Una sorta di giardino zen postindustriale tra l’asfalto e il filo spinato, frutto di un’azione di guerrilla gardening degli attivisti del Progetto Rebeldia e del Municipio pisano dei Beni Comuni che, a poche decine di metri di distanza dall’Ex Colorificio Toscano «liberato» ad ottobre dell’anno scorso, hanno occupato una parte del campo adiacente a viale delle Cascine di proprietà di Madmoiselle srl – una società appartenente alla famiglia Madonna, conosciuta come una dei più grandi costruttori dell’area pisana e della Toscana settentrionale.
«Un’azione dimostrativa», l’hanno definita gli attivisti, per piantare «un seme di un nuovo rapporto con il territorio (…) contro ogni mira di speculazione edilizia».
Nella città della Torre Pendente è ormai da anni che il business del mattone spinge gli affari, mentre le fabbriche chiudono una dopo l’altra e a dare lavoro sono rimasti l’Università, il Cnr, l’aeroporto e i centri commerciali. I risultati sono devastanti dal punto di vista ambientale. Le strade di Pisa sono tra le più trafficate, mentre i suoi cieli sono attraversati quotidianamente da almeno 150 aerei civili e militari) e da quello sociale. La prossima e ultrapubblicizzata apertura di Ikea in città metterà probabilmente la pietra tombale sul distretto del mobile che fino a pochi anni fa era uno dei punti di forza della zona.
Contro il partito della speculazione ha continuato a battersi il Progetto Rebeldia. Dopo essere stato sgomberato all’inizio del 2011 dalla sua sede di via Battisti per far posto al faraonico progetto della Sesta Porta, il 20 ottobre scorso ha occupato l’ex Colorificio Toscano, di proprietà della J Colors della famiglia Junganns che l’aveva acquistato per chiuderlo dopo pochi anni.
Domani il tribunale di Pisa (è previsto un presidio) deciderà se accogliere o meno l’istanza di sequestro presentata dalla J Colors che poche settimane fa ha presentato al Comune la richiesta di una variazione della destinazione d’uso dell’area a fini residenziali, allo scopo di realizzare appartamenti per un totale di 35 mila metri cubi. Secondo gli attivisti del Progetto Rebeldia, questa è la conferma di quanto era già stato scritto nel libro «Rebelpainting»: «La J Colors, che ha licenziato decine di operai e delocalizzato un marchio storico della città, è giunta a Pisa per un interesse puramente speculativo».

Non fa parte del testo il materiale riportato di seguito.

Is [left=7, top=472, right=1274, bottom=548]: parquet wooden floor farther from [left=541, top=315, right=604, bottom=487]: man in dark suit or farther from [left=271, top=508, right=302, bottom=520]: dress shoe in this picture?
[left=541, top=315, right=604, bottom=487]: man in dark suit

Questa volta, però, non è detto che vinca il Partito del Cemento. In questi mesi intorno all’Ex Colorificio è nata una vera e propria fucina di attività. È cresciuta la solidarietà, al punto chel’appello scritto dal vicepresidente della Corte Costituzionale Paolo Maddalena, in cui si chiede al Comune di requisire lo stabile per affidarlo agli occupanti, ha raccolto più di 4500 firme. In un incontro avvenuto giovedì scorso con una delegazione del Municipio dei Beni Comuni, il sindaco Filippeschi ha assicurato che il Comune non ha intenzione di procedere alla variazione d’uso richiesta dalla J Colors, rassicurando anche i lavoratori che operano nelle fabbriche presenti nell’area di via Montelungo dove si trova Rebeldia.
Sempre domani inizierà «Common properties», un’intensa tre giorni di dibattiti e incontri anche con gli operai dfelle fabbriche recuperate in Argentina, in Grecia e in Spagna. Si concluderà domenica con un’assemblea nazionale sull’«assalto alla proprietà privata».